GOAL
Write out the records below word for word, from the line containing "In terms of going" through the end of the records, with both ends included. Leave the pictures out of your answer.
--- EXERCISE INPUT ---
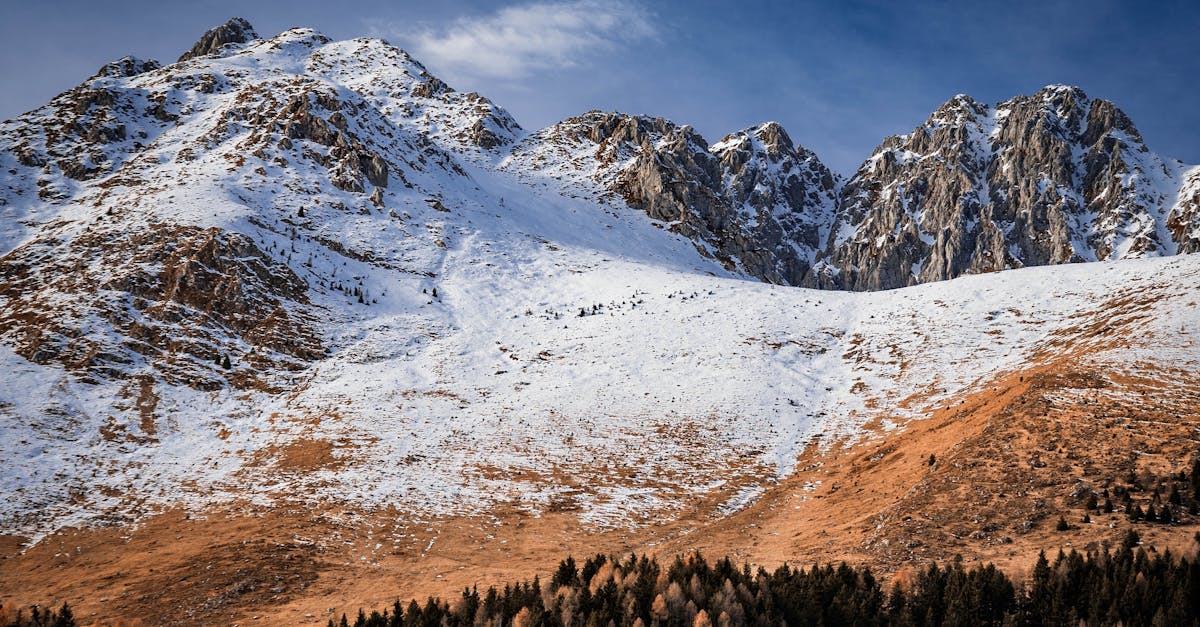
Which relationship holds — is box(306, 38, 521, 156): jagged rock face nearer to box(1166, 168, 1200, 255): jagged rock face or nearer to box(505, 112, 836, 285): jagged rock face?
box(505, 112, 836, 285): jagged rock face

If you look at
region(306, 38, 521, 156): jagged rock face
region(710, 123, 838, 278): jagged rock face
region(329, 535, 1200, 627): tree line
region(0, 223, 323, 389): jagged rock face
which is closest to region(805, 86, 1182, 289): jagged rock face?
region(710, 123, 838, 278): jagged rock face

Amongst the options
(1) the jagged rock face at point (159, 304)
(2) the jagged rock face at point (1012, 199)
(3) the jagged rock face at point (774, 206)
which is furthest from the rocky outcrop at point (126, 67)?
(2) the jagged rock face at point (1012, 199)

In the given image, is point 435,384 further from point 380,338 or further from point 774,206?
point 774,206

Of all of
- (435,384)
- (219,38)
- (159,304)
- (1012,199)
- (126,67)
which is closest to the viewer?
(435,384)

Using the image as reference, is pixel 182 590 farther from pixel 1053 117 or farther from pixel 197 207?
pixel 1053 117

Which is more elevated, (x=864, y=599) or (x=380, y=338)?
(x=380, y=338)

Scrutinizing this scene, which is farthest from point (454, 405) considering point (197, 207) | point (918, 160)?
point (918, 160)

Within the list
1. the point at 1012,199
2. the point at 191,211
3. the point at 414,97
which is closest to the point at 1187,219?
the point at 1012,199
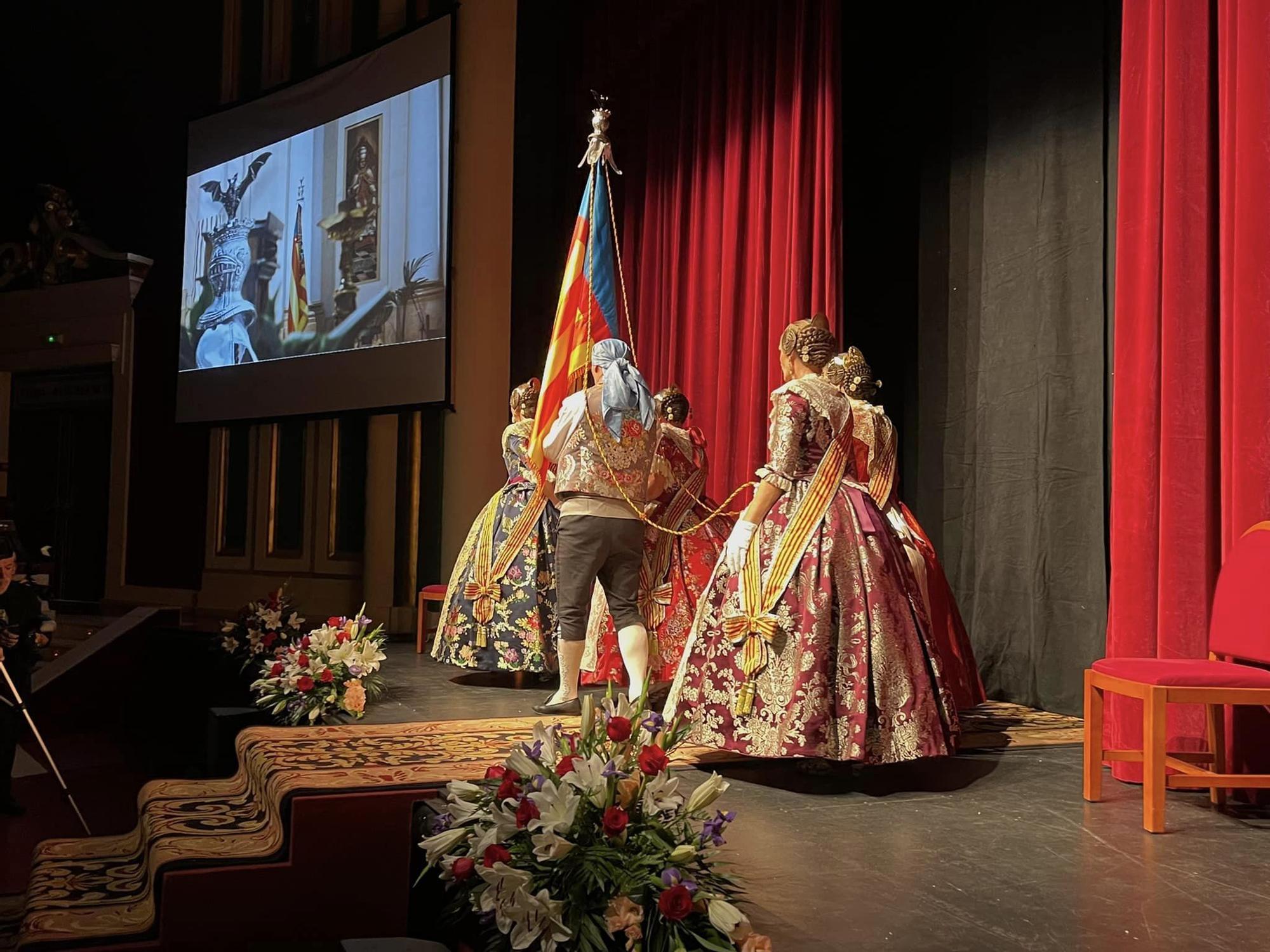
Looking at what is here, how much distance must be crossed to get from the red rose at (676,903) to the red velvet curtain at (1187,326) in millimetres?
2044

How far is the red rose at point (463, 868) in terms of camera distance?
184 cm

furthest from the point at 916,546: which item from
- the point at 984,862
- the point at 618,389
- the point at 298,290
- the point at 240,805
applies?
the point at 298,290

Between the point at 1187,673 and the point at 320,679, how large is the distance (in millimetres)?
2621

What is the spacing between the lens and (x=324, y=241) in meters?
8.21

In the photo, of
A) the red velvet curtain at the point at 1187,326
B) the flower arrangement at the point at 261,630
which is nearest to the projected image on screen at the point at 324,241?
the flower arrangement at the point at 261,630

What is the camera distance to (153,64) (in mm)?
10500

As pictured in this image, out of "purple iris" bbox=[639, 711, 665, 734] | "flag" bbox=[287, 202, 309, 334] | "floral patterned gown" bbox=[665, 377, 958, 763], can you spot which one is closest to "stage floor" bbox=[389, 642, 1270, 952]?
"floral patterned gown" bbox=[665, 377, 958, 763]

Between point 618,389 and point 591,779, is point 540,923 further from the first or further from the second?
point 618,389

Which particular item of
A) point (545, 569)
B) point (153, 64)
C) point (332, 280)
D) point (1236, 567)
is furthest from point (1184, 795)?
point (153, 64)

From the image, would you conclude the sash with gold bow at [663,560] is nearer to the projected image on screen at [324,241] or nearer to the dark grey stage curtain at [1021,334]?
the dark grey stage curtain at [1021,334]

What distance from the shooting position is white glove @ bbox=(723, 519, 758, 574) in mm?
3221

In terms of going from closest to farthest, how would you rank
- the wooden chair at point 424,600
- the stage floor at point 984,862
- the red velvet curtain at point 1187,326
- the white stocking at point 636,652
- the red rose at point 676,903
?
the red rose at point 676,903, the stage floor at point 984,862, the red velvet curtain at point 1187,326, the white stocking at point 636,652, the wooden chair at point 424,600

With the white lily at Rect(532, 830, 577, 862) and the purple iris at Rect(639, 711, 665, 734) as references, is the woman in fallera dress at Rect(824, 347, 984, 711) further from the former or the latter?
the white lily at Rect(532, 830, 577, 862)

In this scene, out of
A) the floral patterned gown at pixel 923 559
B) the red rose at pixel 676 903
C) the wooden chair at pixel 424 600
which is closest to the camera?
the red rose at pixel 676 903
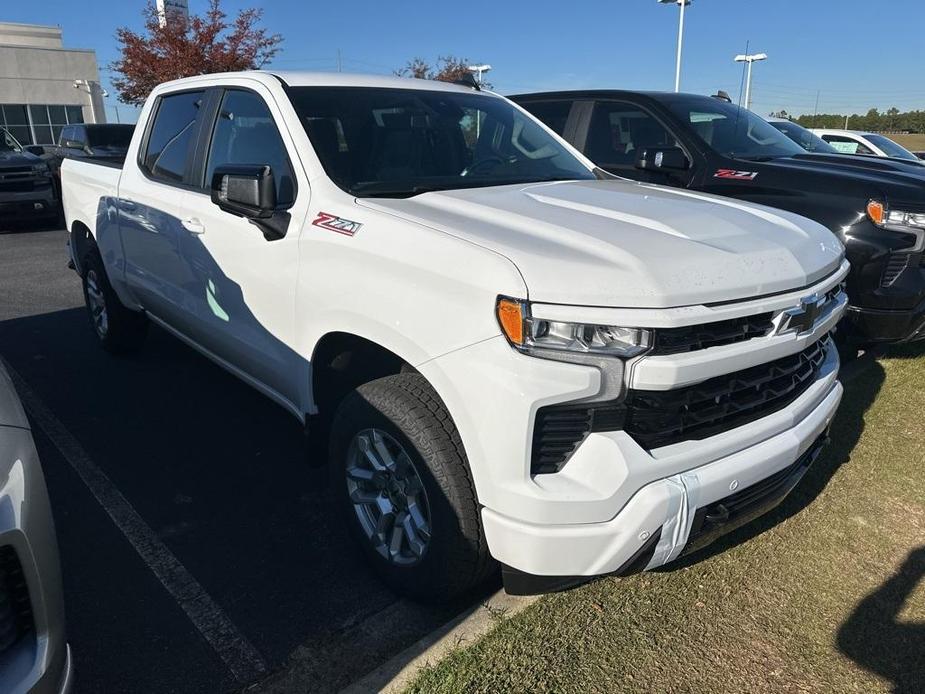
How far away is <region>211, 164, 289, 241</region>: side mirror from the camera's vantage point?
---
ANSWER TO THIS PROBLEM
In terms of going from closest to farthest, how would you rank
- the wooden chair at point 424,600
- the stage floor at point 984,862
- the red velvet curtain at point 1187,326
- the white stocking at point 636,652
- the red rose at point 676,903
?
the red rose at point 676,903, the stage floor at point 984,862, the red velvet curtain at point 1187,326, the white stocking at point 636,652, the wooden chair at point 424,600

With the white lily at Rect(532, 830, 577, 862) and the purple iris at Rect(639, 711, 665, 734) as references, is the woman in fallera dress at Rect(824, 347, 984, 711) further from the former or the latter?
the white lily at Rect(532, 830, 577, 862)

In this scene, out of
A) the floral patterned gown at pixel 923 559
B) the red rose at pixel 676 903
C) the wooden chair at pixel 424 600
which is closest to the camera?
the red rose at pixel 676 903
How far away is <region>211, 164, 289, 241</region>: side mirror from the camera's vantage point?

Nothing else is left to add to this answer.